TASK REQUIREMENTS. Copy out all the lines of the data precisely, omitting any pictures.

[Start of section]

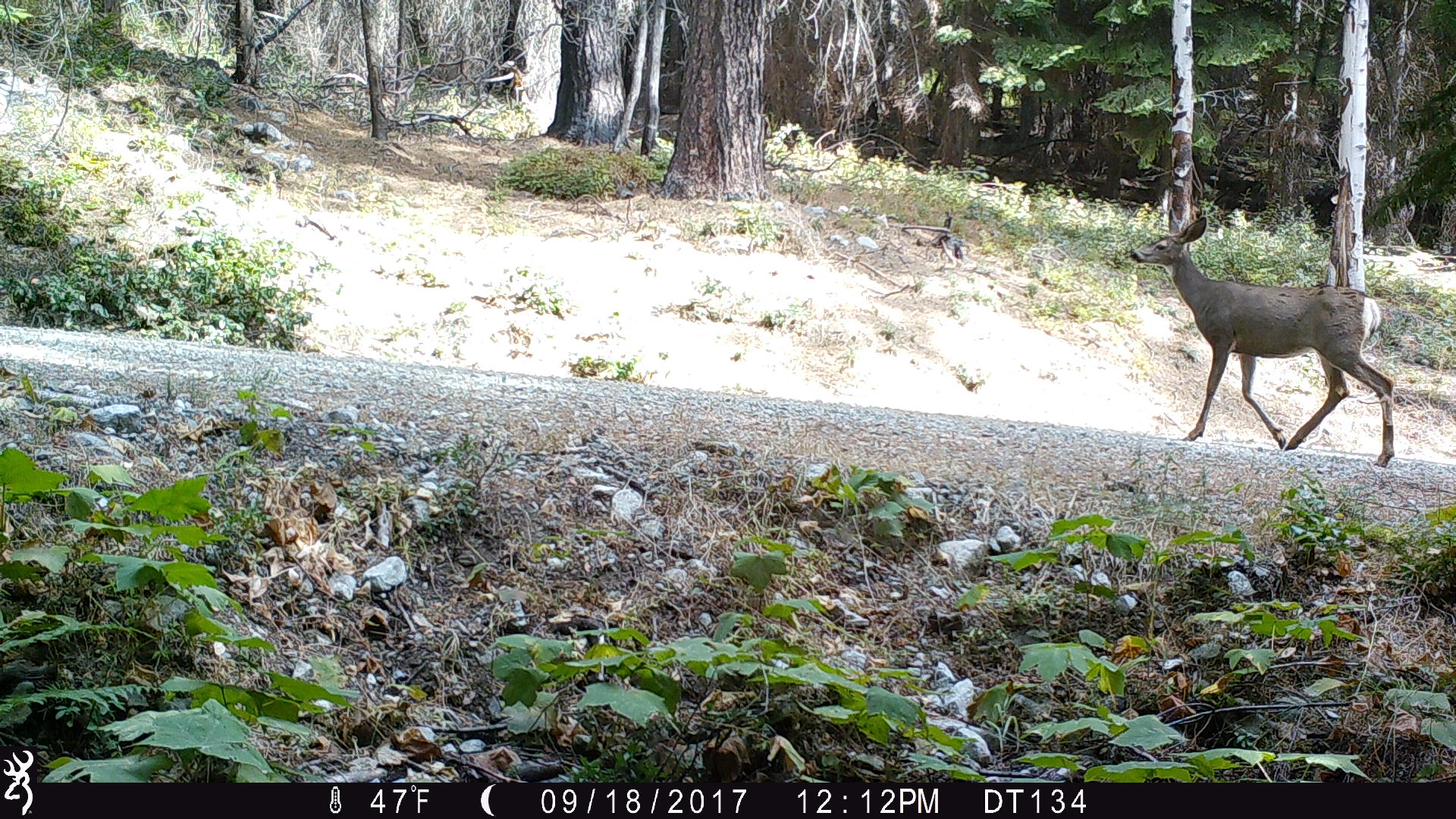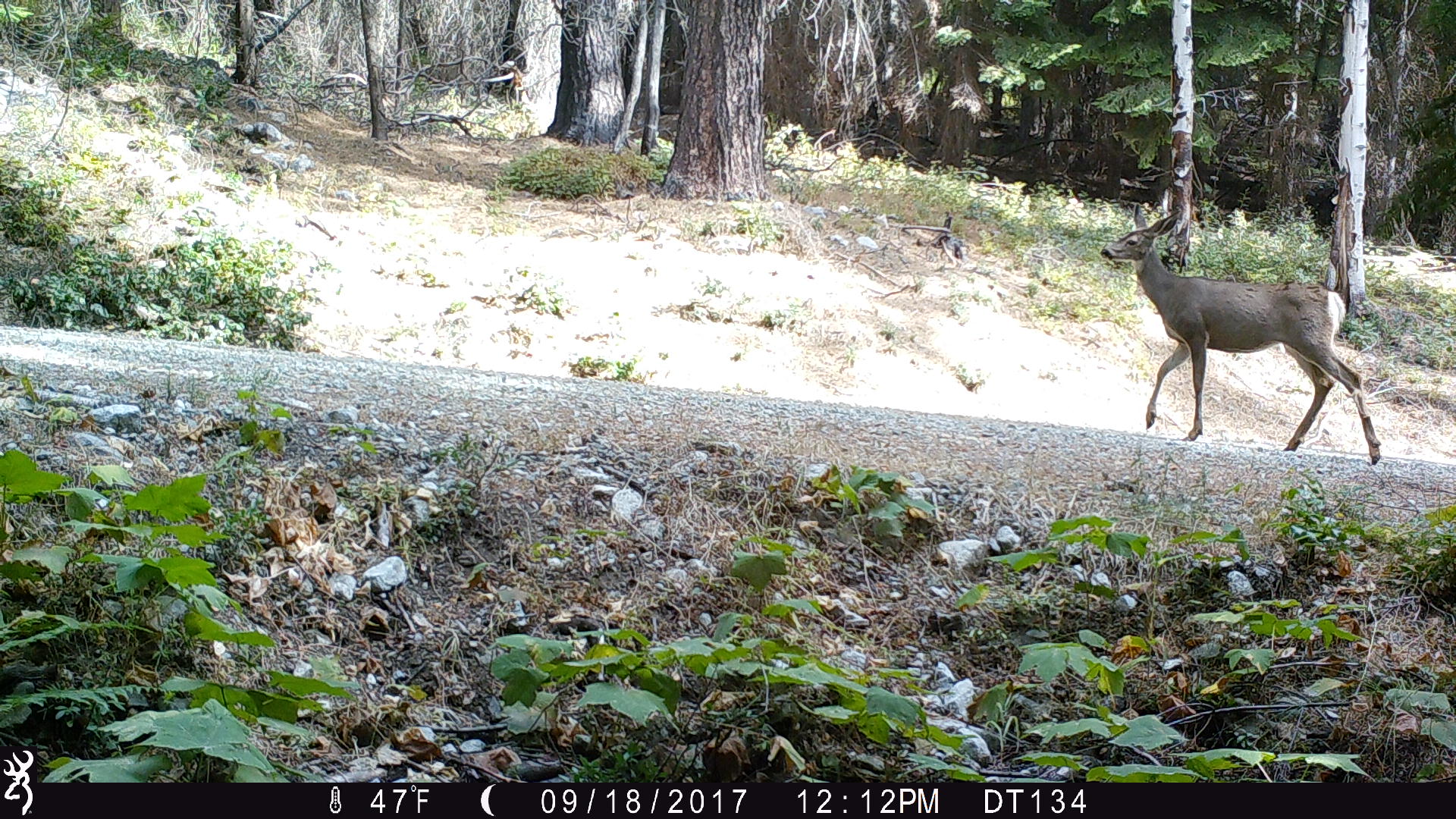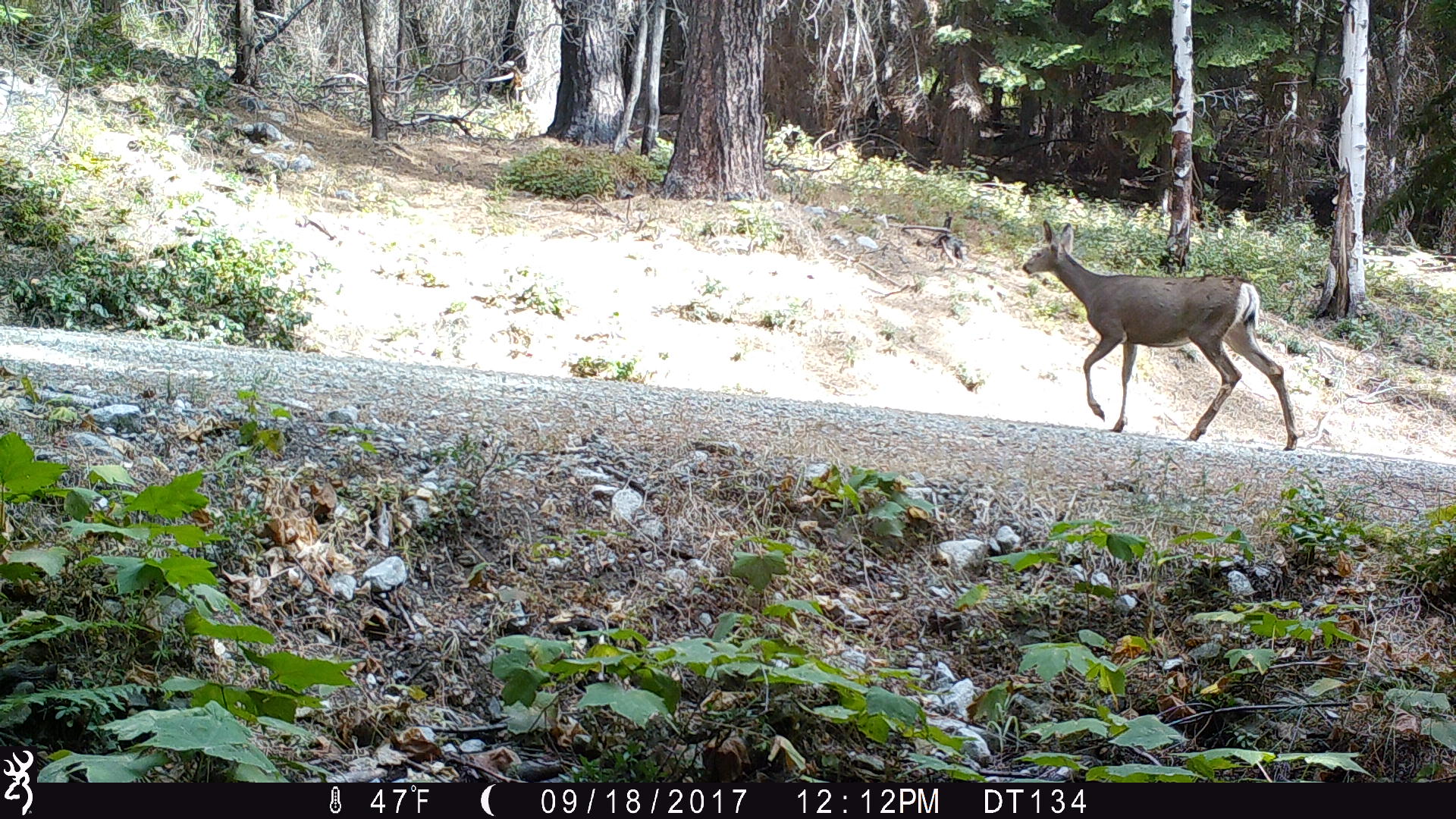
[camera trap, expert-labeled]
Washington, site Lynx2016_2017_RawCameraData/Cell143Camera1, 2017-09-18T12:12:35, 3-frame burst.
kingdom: Animalia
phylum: Chordata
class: Mammalia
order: Artiodactyla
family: Cervidae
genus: Odocoileus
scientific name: Odocoileus hemionus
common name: mule deer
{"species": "Odocoileus hemionus (mule deer)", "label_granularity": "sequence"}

[End of section]

TASK OUTPUT.
[camera trap, expert-labeled]
Washington, site Lynx2016_2017_RawCameraData/Cell143Camera1, 2017-09-18T12:12:35, 3-frame burst.
kingdom: Animalia
phylum: Chordata
class: Mammalia
order: Artiodactyla
family: Cervidae
genus: Odocoileus
scientific name: Odocoileus hemionus
common name: mule deer
{"species": "Odocoileus hemionus (mule deer)", "label_granularity": "sequence"}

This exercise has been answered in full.